*TESTO DATO*:
· · · ·

L’intervista a Gaetano Castrovilli, tornato a Bari per rincominciare dove tutto era iniziato. Le sue parole a gianlucadimarzio.com.
Gaetano Castrovilli ha scelto Bari, dove tutto era iniziato, per ricominciare. «Rinascere insieme» è il leit-motiv di questo ragazzo di 28 anni cresciuto a Minervino Murge e che all’età di nove anni stregò i dirigenti biancorossi: all’epoca era però ancora troppo piccolo per vivere nel convitto dedicato ai ragazzi ed ogni giorno percorreva 100 chilometri in auto, accompagnato da suo zio Nimbo, per allenarsi. Quel piccolo talento oggi è diventato uomo, marito, padre e nel mezzo ha vinto il titolo di campione d’Europa nel 2021 con la Nazionale di Roberto Mancini.
Dopo tre annate complicate tra Fiorentina, Lazio e Monza (54 partite giocate, cinque reti e quattro assist) e un’alba di estate da svincolato di lusso, ha scelto le ragioni del cuore. E ha accettato la proposta del Bari del ds Giuseppe Magalini e del suo vice Valerio Di Cesare, compagno di squadra di un giovanissimo “Castro” nove anni fa, per la sua nuova sfida. “Ho scelto di tornare anche perché conosco bene questa piazza e la sua gente – racconta ai microfoni di GianlucaDiMarzio.com – so come si vive il calcio qui e mentalmente possono darmi tanto. Poi starà anche a me ricambiare tutto quest’affetto che ho ricevuto in questi giorni”.

· · · ·

*DATI FORNITI*:
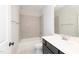 Bathroom featuring a shower-tub combo with neutral-toned backsplash tiles and a dark vanity at 2 Deer Run Trl, Hillsborough, NC 27278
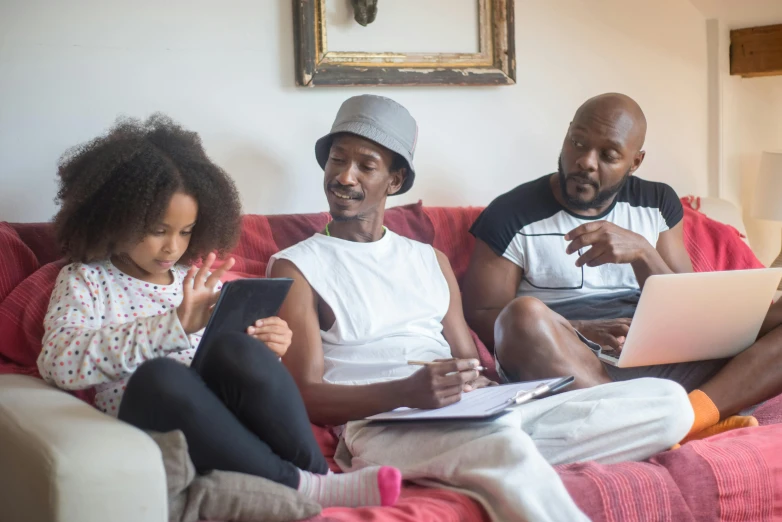 a couple of people sitting on a couch with a laptop, families playing, malcolm hart, promo image, advanced economy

· · · ·

*CONSEGNA*:
Puoi trascrivere per intero, senza cambiare nulla, il testo riportato sopra sull'intervista a Gaetano Castrovilli?

*SOLUZIONE*:
L’intervista a Gaetano Castrovilli, tornato a Bari per rincominciare dove tutto era iniziato. Le sue parole a gianlucadimarzio.com.
Gaetano Castrovilli ha scelto Bari, dove tutto era iniziato, per ricominciare. «Rinascere insieme» è il leit-motiv di questo ragazzo di 28 anni cresciuto a Minervino Murge e che all’età di nove anni stregò i dirigenti biancorossi: all’epoca era però ancora troppo piccolo per vivere nel convitto dedicato ai ragazzi ed ogni giorno percorreva 100 chilometri in auto, accompagnato da suo zio Nimbo, per allenarsi. Quel piccolo talento oggi è diventato uomo, marito, padre e nel mezzo ha vinto il titolo di campione d’Europa nel 2021 con la Nazionale di Roberto Mancini.
Dopo tre annate complicate tra Fiorentina, Lazio e Monza (54 partite giocate, cinque reti e quattro assist) e un’alba di estate da svincolato di lusso, ha scelto le ragioni del cuore. E ha accettato la proposta del Bari del ds Giuseppe Magalini e del suo vice Valerio Di Cesare, compagno di squadra di un giovanissimo “Castro” nove anni fa, per la sua nuova sfida. “Ho scelto di tornare anche perché conosco bene questa piazza e la sua gente – racconta ai microfoni di GianlucaDiMarzio.com – so come si vive il calcio qui e mentalmente possono darmi tanto. Poi starà anche a me ricambiare tutto quest’affetto che ho ricevuto in questi giorni”.